BEGIN PAGE EXCERPT

Thanks Ryan! Now I got the whole picture. I'm going to go back to the
Japanese Hadoop community and tell them what you and Todd have told me
here.
- Tatsuya
On May 18, 2010, at 7:19 AM, Ryan Rawson <ryano...@gmail.com> wrote:
2010/5/17 Tatsuya Kawano <tatsuya6...@gmail.com>:
Hi,
On 05/17/2010, at 11:50 PM, Todd Lipcon wrote:
2010/5/16 Tatsuya Kawano <tatsuya6...@gmail.com>
2. On Hadoop trunk, I'd prefer not to hflush() every single put,
but rely
on un-flushed replicas on HDFS nodes, so I can avoid the
performace penalty.
Will this still durable? Will HMaster see un-flushed appends
right after a
region server failure?
If you don't call hflush(), you can still lose edits up to the
last block
boundary, since hflush is required to persist block locations to the
namenode.
hflush() does *not* sync to disk - it just makes sure that the
edits are in
memory on all of the replicas.

END PAGE EXCERPT

TO DO:
A - Reproduce the hflush() thread word for word between "Will this still" and "of the replicas.", inclusive.
B - In the hflush() thread, what can still be lost if hflush() is not called?

BEGIN SUPPLIED DATA

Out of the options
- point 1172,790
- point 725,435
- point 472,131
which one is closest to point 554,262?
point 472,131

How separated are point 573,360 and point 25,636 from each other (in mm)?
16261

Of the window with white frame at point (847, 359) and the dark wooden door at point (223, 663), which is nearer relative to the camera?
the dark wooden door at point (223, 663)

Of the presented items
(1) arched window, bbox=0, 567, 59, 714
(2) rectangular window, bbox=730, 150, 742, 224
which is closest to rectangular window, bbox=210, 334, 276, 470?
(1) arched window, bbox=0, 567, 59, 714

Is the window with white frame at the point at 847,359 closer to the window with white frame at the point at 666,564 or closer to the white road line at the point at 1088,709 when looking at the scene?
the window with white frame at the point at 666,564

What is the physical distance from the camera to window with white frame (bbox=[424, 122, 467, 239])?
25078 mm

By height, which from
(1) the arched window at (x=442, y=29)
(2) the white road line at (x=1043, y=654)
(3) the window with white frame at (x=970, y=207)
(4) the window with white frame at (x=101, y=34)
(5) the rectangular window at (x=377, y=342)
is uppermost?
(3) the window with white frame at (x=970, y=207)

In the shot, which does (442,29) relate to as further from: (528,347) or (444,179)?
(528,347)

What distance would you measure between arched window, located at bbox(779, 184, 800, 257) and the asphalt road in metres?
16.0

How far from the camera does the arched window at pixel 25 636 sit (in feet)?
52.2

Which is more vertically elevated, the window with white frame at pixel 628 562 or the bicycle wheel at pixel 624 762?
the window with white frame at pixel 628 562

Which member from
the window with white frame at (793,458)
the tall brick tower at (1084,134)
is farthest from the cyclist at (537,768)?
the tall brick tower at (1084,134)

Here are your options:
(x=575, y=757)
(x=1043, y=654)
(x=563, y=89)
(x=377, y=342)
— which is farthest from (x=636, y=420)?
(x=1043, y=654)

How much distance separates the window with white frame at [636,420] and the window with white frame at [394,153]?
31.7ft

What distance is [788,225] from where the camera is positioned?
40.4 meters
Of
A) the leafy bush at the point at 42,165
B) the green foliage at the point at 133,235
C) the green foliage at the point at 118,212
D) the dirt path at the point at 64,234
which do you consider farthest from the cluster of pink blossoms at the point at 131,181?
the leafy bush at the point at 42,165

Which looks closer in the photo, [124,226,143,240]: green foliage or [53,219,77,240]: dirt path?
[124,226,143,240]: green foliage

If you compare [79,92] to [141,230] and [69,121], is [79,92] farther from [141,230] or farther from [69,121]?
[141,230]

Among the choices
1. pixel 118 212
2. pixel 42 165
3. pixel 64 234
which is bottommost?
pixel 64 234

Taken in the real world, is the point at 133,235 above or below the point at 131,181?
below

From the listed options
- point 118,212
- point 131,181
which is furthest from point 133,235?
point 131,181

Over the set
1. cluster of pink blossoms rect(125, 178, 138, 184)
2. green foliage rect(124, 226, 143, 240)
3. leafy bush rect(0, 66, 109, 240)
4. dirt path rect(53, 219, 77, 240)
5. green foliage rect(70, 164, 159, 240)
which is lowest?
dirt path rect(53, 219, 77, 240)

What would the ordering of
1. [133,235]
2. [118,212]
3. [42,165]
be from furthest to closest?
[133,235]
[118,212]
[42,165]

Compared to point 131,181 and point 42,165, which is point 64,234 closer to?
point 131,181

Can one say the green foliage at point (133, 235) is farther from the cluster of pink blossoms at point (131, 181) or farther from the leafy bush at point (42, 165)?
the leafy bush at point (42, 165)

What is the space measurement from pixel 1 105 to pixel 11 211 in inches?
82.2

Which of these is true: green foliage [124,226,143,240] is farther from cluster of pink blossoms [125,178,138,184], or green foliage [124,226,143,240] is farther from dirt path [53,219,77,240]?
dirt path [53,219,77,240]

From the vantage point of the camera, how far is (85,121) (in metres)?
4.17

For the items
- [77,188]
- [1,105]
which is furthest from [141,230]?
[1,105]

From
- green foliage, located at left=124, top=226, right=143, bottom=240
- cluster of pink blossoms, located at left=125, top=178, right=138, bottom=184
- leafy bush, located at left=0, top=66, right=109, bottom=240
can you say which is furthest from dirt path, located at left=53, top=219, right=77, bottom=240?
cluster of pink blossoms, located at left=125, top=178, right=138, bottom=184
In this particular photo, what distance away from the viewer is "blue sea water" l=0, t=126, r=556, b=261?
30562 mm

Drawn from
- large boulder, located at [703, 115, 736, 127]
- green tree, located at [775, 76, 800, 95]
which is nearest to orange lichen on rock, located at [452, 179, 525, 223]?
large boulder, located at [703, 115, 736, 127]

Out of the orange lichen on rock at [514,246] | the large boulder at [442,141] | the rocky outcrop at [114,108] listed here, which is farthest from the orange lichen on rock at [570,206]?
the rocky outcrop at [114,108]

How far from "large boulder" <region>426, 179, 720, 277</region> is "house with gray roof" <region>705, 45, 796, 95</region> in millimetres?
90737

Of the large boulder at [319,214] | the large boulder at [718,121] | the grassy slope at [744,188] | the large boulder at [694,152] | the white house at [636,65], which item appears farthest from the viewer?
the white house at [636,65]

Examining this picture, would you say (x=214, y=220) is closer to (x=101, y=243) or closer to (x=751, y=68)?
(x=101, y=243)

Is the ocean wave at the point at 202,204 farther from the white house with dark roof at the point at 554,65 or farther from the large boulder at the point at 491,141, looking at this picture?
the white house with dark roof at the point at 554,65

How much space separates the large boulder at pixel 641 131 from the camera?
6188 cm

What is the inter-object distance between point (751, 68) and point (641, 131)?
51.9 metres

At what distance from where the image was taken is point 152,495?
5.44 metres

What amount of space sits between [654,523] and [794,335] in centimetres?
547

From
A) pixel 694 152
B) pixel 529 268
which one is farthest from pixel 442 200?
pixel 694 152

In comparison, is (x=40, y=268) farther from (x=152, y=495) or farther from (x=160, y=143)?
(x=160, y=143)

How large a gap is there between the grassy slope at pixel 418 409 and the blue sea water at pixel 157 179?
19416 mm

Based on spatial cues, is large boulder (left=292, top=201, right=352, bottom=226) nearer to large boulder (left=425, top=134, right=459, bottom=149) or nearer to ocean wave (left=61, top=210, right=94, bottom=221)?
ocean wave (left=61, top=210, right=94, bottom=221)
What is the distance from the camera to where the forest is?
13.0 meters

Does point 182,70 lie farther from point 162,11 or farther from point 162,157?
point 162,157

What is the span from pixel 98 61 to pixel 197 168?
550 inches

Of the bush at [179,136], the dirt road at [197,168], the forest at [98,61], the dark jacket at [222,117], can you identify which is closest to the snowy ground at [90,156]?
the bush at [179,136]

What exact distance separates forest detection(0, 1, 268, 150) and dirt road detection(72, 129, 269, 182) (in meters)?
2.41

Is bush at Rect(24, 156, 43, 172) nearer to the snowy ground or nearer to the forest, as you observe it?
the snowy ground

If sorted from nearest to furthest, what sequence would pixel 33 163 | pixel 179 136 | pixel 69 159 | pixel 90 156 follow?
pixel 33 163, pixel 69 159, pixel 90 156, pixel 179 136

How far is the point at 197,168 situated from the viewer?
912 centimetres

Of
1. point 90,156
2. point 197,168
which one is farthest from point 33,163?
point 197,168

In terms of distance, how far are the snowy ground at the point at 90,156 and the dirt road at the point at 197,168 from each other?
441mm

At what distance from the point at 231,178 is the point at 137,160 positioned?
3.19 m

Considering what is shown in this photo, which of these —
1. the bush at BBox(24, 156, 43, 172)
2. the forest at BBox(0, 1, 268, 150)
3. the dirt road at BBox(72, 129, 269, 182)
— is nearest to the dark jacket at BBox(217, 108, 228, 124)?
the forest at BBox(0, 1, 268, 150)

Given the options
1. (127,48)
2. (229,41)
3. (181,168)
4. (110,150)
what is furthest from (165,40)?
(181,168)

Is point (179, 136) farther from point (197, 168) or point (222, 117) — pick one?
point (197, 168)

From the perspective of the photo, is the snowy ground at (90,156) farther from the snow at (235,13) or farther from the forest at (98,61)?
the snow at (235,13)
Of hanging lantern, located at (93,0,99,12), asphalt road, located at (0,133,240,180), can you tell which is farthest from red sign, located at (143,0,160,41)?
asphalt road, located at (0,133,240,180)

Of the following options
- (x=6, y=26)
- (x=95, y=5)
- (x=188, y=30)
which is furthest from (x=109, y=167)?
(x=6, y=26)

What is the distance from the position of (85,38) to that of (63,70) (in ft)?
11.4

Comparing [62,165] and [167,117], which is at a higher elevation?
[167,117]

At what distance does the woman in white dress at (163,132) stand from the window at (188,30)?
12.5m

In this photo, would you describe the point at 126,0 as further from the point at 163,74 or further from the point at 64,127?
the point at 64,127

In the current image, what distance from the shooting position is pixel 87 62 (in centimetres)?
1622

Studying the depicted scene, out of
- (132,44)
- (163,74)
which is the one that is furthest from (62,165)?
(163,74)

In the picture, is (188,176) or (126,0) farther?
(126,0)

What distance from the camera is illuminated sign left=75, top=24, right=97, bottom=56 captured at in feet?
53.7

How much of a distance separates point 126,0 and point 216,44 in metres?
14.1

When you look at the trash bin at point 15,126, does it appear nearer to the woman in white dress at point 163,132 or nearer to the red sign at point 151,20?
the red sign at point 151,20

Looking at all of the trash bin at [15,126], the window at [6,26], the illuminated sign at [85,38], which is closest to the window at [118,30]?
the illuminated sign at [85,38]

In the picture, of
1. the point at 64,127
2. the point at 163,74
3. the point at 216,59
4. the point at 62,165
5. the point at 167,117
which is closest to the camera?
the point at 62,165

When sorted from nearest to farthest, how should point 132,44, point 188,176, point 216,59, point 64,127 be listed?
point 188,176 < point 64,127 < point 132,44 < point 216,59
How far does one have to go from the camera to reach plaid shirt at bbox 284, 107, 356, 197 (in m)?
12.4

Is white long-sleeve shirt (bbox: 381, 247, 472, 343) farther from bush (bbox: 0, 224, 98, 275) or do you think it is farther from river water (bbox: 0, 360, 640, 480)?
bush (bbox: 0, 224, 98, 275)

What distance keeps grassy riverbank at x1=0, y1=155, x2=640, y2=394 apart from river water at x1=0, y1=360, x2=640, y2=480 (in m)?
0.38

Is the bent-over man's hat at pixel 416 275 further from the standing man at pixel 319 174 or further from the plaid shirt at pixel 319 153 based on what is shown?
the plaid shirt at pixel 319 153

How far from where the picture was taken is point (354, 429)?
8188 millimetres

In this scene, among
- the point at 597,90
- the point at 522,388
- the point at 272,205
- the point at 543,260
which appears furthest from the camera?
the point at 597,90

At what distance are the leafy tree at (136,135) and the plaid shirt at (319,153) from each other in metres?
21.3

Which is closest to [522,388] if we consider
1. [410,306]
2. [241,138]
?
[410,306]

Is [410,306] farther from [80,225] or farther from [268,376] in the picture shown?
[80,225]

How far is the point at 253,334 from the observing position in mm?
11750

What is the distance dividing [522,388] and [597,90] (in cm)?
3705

END SUPPLIED DATA

SOLUTIONS BELOW:
A -
Will this still durable? Will HMaster see un-flushed appends
right after a
region server failure?
If you don't call hflush(), you can still lose edits up to the
last block
boundary, since hflush is required to persist block locations to the
namenode.
hflush() does *not* sync to disk - it just makes sure that the
edits are in
memory on all of the replicas.

B - Edits up to the last block boundary.